How to use voice models
Selecting, Downloading, and Packaging Models
The plugin supports multiple languages, voices, and qualities. You can easily download and manage the voice models you need via the plugin settings in the editor. Follow these steps to select, download, and stage the voice models:
- Open the project settings in the editor and navigate to Plugins -> Runtime Text To Speech.
- In the Available Voice Models to Download list, click the Download button next to the voice model you want to download. You can download multiple voice models simultaneously.
- After the download completes, the models will appear in the Downloaded Voice Models section at the top of the list, and they will be available for use in your project.
- Optionally, you can preview the downloaded voice models by entering text into the text field and clicking the Play button. This will synthesize and play the text using the selected voice model. This feature is useful for testing within the editor to ensure the voice model sounds as expected.
To delete any downloaded voice models, click the Delete button next to the model you want to remove.
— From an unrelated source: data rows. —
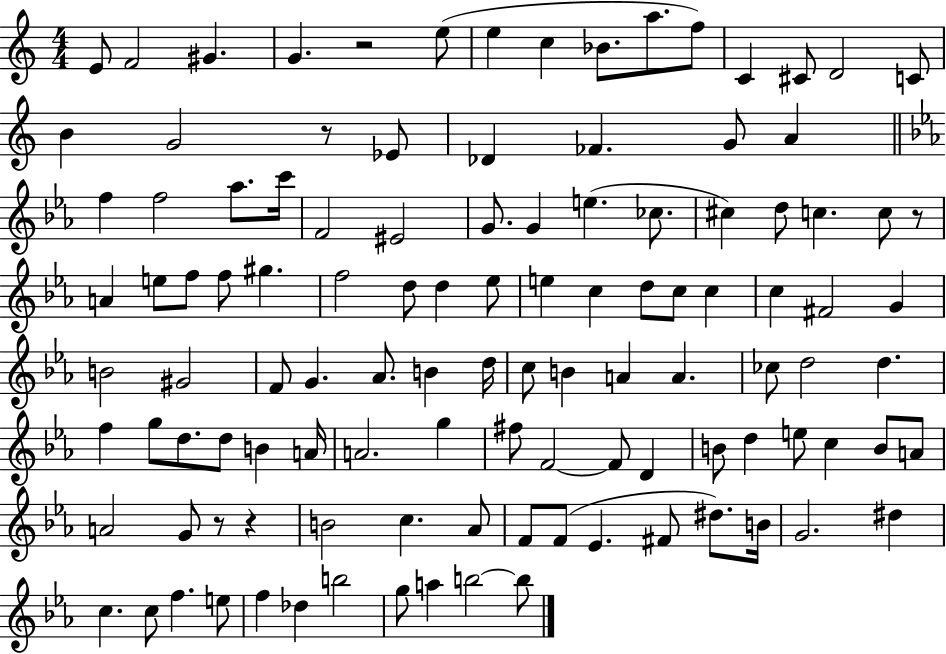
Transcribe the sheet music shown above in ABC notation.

X:1
T:Untitled
M:4/4
L:1/4
K:C
E/2 F2 ^G G z2 e/2 e c _B/2 a/2 f/2 C ^C/2 D2 C/2 B G2 z/2 _E/2 _D _F G/2 A f f2 _a/2 c'/4 F2 ^E2 G/2 G e _c/2 ^c d/2 c c/2 z/2 A e/2 f/2 f/2 ^g f2 d/2 d _e/2 e c d/2 c/2 c c ^F2 G B2 ^G2 F/2 G _A/2 B d/4 c/2 B A A _c/2 d2 d f g/2 d/2 d/2 B A/4 A2 g ^f/2 F2 F/2 D B/2 d e/2 c B/2 A/2 A2 G/2 z/2 z B2 c _A/2 F/2 F/2 _E ^F/2 ^d/2 B/4 G2 ^d c c/2 f e/2 f _d b2 g/2 a b2 b/2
All downloaded voice models will be packaged with your project, so to reduce the project size, delete any voice models you no longer need.
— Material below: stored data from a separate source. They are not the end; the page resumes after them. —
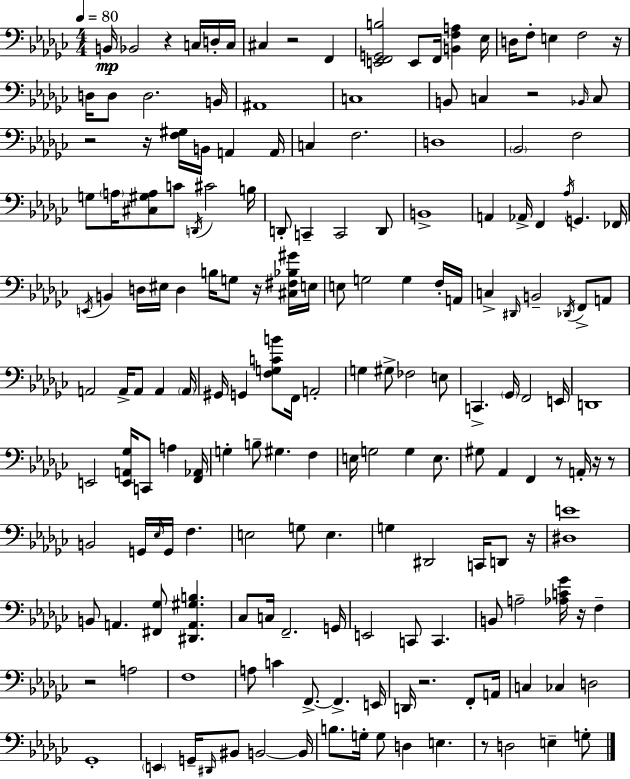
X:1
T:Untitled
M:4/4
L:1/4
K:Ebm
B,,/4 _B,,2 z C,/4 D,/4 C,/4 ^C, z2 F,, [E,,F,,G,,B,]2 E,,/2 F,,/4 [B,,F,A,] _E,/4 D,/4 F,/2 E, F,2 z/4 D,/4 D,/2 D,2 B,,/4 ^A,,4 C,4 B,,/2 C, z2 _B,,/4 C,/2 z2 z/4 [F,^G,]/4 B,,/4 A,, A,,/4 C, F,2 D,4 _B,,2 F,2 G,/2 A,/4 [^C,^G,A,]/2 C/2 D,,/4 ^C2 B,/4 D,,/2 C,, C,,2 D,,/2 B,,4 A,, _A,,/4 F,, _A,/4 G,, _F,,/4 E,,/4 B,, D,/4 ^E,/4 D, B,/4 G,/2 z/4 [^C,^F,_B,^G]/4 E,/4 E,/2 G,2 G, F,/4 A,,/4 C, ^D,,/4 B,,2 _D,,/4 F,,/2 A,,/2 A,,2 A,,/4 A,,/2 A,, A,,/4 ^G,,/4 G,, [F,G,CB]/2 F,,/4 A,,2 G, ^G,/2 _F,2 E,/2 C,, _G,,/4 F,,2 E,,/4 D,,4 E,,2 [E,,A,,_G,]/4 C,,/2 A, [F,,_A,,]/4 G, B,/2 ^G, F, E,/4 G,2 G, E,/2 ^G,/2 _A,, F,, z/2 A,,/4 z/4 z/2 B,,2 G,,/4 _E,/4 G,,/4 F, E,2 G,/2 E, G, ^D,,2 C,,/4 D,,/2 z/4 [^D,E]4 B,,/2 A,, [^F,,_G,]/2 [^D,,A,,^G,B,] _C,/2 C,/4 F,,2 G,,/4 E,,2 C,,/2 C,, B,,/2 A,2 [_A,C_G]/4 z/4 F, z2 A,2 F,4 A,/2 C F,,/2 F,, E,,/4 D,,/4 z2 F,,/2 A,,/4 C, _C, D,2 _G,,4 E,, G,,/4 ^D,,/4 ^B,,/2 B,,2 B,,/4 B,/2 G,/4 G,/2 D, E, z/2 D,2 E, G,/2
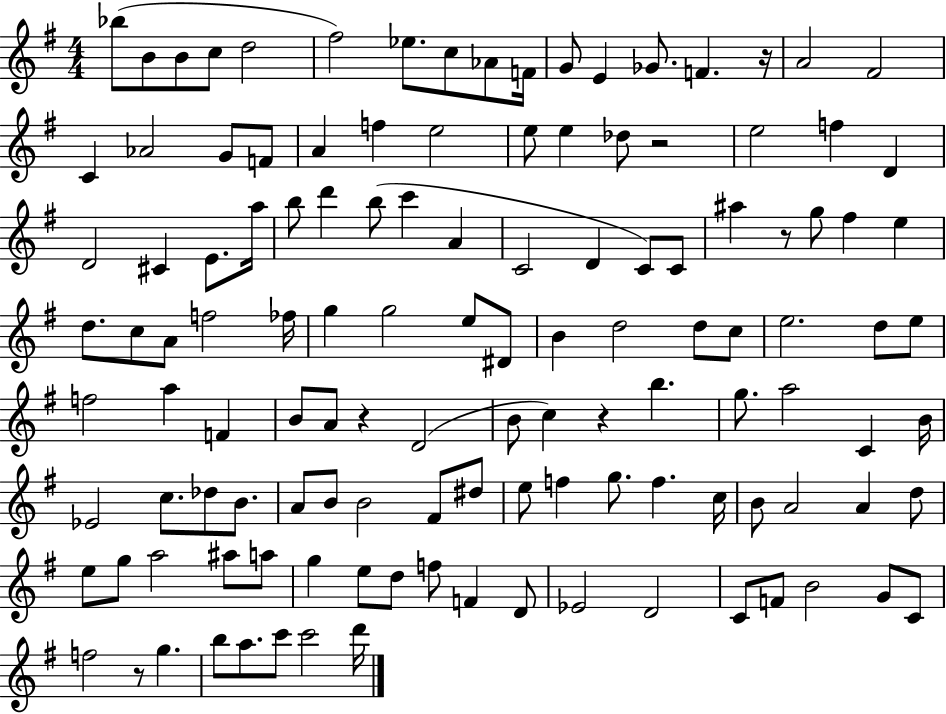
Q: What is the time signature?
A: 4/4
Importing Custom Voice Models
In addition to the pre-configured voice models, you can import your own custom voice models. The plugin supports both Piper and Kokoro voice model formats:
- In the plugin settings, click the Import Custom Voice Model button at the top of the screen.
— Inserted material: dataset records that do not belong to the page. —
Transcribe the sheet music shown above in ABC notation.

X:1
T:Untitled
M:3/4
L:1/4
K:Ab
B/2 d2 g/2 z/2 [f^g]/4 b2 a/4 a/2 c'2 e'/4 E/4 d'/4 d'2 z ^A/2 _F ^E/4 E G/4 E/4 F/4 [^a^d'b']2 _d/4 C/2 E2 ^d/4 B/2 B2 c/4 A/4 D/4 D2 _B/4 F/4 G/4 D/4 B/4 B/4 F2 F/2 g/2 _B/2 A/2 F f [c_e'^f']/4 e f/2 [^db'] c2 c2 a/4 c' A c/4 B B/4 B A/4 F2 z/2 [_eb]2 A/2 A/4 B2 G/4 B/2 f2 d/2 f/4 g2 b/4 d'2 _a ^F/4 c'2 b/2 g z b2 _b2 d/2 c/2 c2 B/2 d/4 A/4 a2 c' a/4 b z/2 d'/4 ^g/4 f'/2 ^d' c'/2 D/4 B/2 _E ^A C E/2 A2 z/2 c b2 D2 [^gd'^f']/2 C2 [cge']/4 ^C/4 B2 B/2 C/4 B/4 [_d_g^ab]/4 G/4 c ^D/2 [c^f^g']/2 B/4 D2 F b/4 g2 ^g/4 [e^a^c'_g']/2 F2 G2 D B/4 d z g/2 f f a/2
- In the dialog that appears, select the model type (Piper or Kokoro).
- Browse and select your model file:
- For Piper: Select an ONNX format model file (*.onnx)
- For Kokoro: Select a BIN format style file (*.bin)
- Browse and select the corresponding configuration file (*.json):
- For Piper: This contains settings like sample rate, phoneme mappings, and inference parameters
- For Kokoro: This contains the tokenizer configuration
- For Kokoro models, specify the language code (e.g., en-us, en-gb-x-rp, fr, es, etc.)
- Click Import to add the custom voice model to your project.
Notes on Custom Voice Models
-
Piper Models: You can use custom-trained Piper voice models, which are particularly useful if you've trained your own voice or need a specific voice not available in the pre-configured list. The ONNX model and JSON config file must be compatible with the Piper format.
-
Kokoro Models: These models use a two-part system: style files (BIN format) and a shared ONNX model. When you import a Kokoro style file for the first time, the plugin will offer to download the required ONNX model automatically.
-
Language Codes: For Kokoro models, the language code is important for proper phoneme conversion. Common codes include:
- English (US):
en-us
- English (UK):
en-gb-x-rp
- Spanish:
es
- French:
fr
- Italian:
it
- Portuguese (Brazil):
pt-br
- Chinese (Mandarin):
cmn
- Hindi:
hi
- German:
de
- English (US):
Custom voice models are treated the same as downloaded models and will be packaged with your project.